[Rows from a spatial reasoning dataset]
☆ ☆ ☆

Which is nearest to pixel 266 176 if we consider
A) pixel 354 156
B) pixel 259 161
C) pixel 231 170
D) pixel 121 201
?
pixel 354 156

☆ ☆ ☆

#### Given task:
Convert all of the rows above into a JSON list of strings, with one string per line and any blank lines omitted.

#### Task result:
[
  "Which is nearest to pixel 266 176 if we consider",
  "A) pixel 354 156",
  "B) pixel 259 161",
  "C) pixel 231 170",
  "D) pixel 121 201",
  "?",
  "pixel 354 156"
]